Writing novels consumes a lot of paper, and unfortunately, most printers seem designed to get the consumer to do one thing:  Buy more ink.  That’s where the companies make their money.

Inkjets are generally for recreational use, where you’re not going to be doing a lot of printing.  They’re not really made to handle the heavy duty work of printing an entire novel.  When I had inkjets, I’d sometimes go through an ink cartridge once a month.  At $50, it adds up really fast.  There was the added problem that several of the different brands had an ink monitor to tell you it was out of ink–before it ran out.  While I was researching one printer, I discovered the maker had been sued for this!

Lasers get more for the mileage, though the cartridges are more expensive.  But they have their problems, too.   One printer I had to replace once it needed a drum because the part was more expensive than buying a new printer.  Another signaled it was out of toner before it was out.  The one I just bought eats toner at the default settings.  I had to go into the properties and change the settings to draft and set the black level a lot lower.  I can always adjust it if I need better quality.
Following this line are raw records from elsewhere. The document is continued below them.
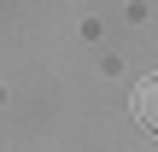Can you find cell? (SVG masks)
Returning <instances> with one entry per match:
<instances>
[{"label": "cell", "instance_id": "cell-1", "mask_svg": "<svg viewBox=\"0 0 158 152\" xmlns=\"http://www.w3.org/2000/svg\"><path fill=\"white\" fill-rule=\"evenodd\" d=\"M129 111H135V123H141L147 135H158V76H141V82H135Z\"/></svg>", "mask_w": 158, "mask_h": 152}]
</instances>
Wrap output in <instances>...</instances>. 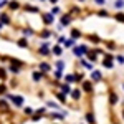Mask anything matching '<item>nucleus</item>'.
<instances>
[{
    "label": "nucleus",
    "mask_w": 124,
    "mask_h": 124,
    "mask_svg": "<svg viewBox=\"0 0 124 124\" xmlns=\"http://www.w3.org/2000/svg\"><path fill=\"white\" fill-rule=\"evenodd\" d=\"M5 99L7 101H12V104L15 106V108H22L23 106V96H20V94H5Z\"/></svg>",
    "instance_id": "f257e3e1"
},
{
    "label": "nucleus",
    "mask_w": 124,
    "mask_h": 124,
    "mask_svg": "<svg viewBox=\"0 0 124 124\" xmlns=\"http://www.w3.org/2000/svg\"><path fill=\"white\" fill-rule=\"evenodd\" d=\"M48 117L51 119V121H60V123H63L65 121V114L61 113V111H56V113H50Z\"/></svg>",
    "instance_id": "f03ea898"
},
{
    "label": "nucleus",
    "mask_w": 124,
    "mask_h": 124,
    "mask_svg": "<svg viewBox=\"0 0 124 124\" xmlns=\"http://www.w3.org/2000/svg\"><path fill=\"white\" fill-rule=\"evenodd\" d=\"M38 70L41 71V73H48V71L51 70V65H50V63H46V61H41V63L38 65Z\"/></svg>",
    "instance_id": "7ed1b4c3"
},
{
    "label": "nucleus",
    "mask_w": 124,
    "mask_h": 124,
    "mask_svg": "<svg viewBox=\"0 0 124 124\" xmlns=\"http://www.w3.org/2000/svg\"><path fill=\"white\" fill-rule=\"evenodd\" d=\"M60 91L63 93V94H71V86H70V83H65V85H60Z\"/></svg>",
    "instance_id": "20e7f679"
},
{
    "label": "nucleus",
    "mask_w": 124,
    "mask_h": 124,
    "mask_svg": "<svg viewBox=\"0 0 124 124\" xmlns=\"http://www.w3.org/2000/svg\"><path fill=\"white\" fill-rule=\"evenodd\" d=\"M81 93H83V91H81L79 88H76V89H71V98H73L75 101H79V99H81Z\"/></svg>",
    "instance_id": "39448f33"
},
{
    "label": "nucleus",
    "mask_w": 124,
    "mask_h": 124,
    "mask_svg": "<svg viewBox=\"0 0 124 124\" xmlns=\"http://www.w3.org/2000/svg\"><path fill=\"white\" fill-rule=\"evenodd\" d=\"M43 20H45L46 25H50V23L55 22V15H53V13H45V15H43Z\"/></svg>",
    "instance_id": "423d86ee"
},
{
    "label": "nucleus",
    "mask_w": 124,
    "mask_h": 124,
    "mask_svg": "<svg viewBox=\"0 0 124 124\" xmlns=\"http://www.w3.org/2000/svg\"><path fill=\"white\" fill-rule=\"evenodd\" d=\"M31 78H33V81H35V83H40V81L43 79V73H41V71H33Z\"/></svg>",
    "instance_id": "0eeeda50"
},
{
    "label": "nucleus",
    "mask_w": 124,
    "mask_h": 124,
    "mask_svg": "<svg viewBox=\"0 0 124 124\" xmlns=\"http://www.w3.org/2000/svg\"><path fill=\"white\" fill-rule=\"evenodd\" d=\"M85 119H86V123H88V124H96V117H94L93 113H86Z\"/></svg>",
    "instance_id": "6e6552de"
},
{
    "label": "nucleus",
    "mask_w": 124,
    "mask_h": 124,
    "mask_svg": "<svg viewBox=\"0 0 124 124\" xmlns=\"http://www.w3.org/2000/svg\"><path fill=\"white\" fill-rule=\"evenodd\" d=\"M46 108H50V109H58V111H61V106L58 104V103H55V101H46Z\"/></svg>",
    "instance_id": "1a4fd4ad"
},
{
    "label": "nucleus",
    "mask_w": 124,
    "mask_h": 124,
    "mask_svg": "<svg viewBox=\"0 0 124 124\" xmlns=\"http://www.w3.org/2000/svg\"><path fill=\"white\" fill-rule=\"evenodd\" d=\"M101 71H98V70H94V71H93V73H91V79H93V81H101Z\"/></svg>",
    "instance_id": "9d476101"
},
{
    "label": "nucleus",
    "mask_w": 124,
    "mask_h": 124,
    "mask_svg": "<svg viewBox=\"0 0 124 124\" xmlns=\"http://www.w3.org/2000/svg\"><path fill=\"white\" fill-rule=\"evenodd\" d=\"M55 96L58 98V101H60V103H63V104L66 103V94H63L61 91H56V93H55Z\"/></svg>",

If you’re thinking of buying a printer, start with the reviews of the cartridges, not the printer.  That’ll tell you more about what you’re getting than checking on how it prints.  If it’s a toner hog, reviewers will tell you work arounds.  One workaround is using different fonts.    The TNR everyone likes a lot (and which fights are started in writing circles) uses a lot of ink.  Calibri or Courer New doesn’t.  There’s also EcoFont, which is made to conserve ink.  Not pretty to look at, but it’ll help stretch the cartridge a little longer.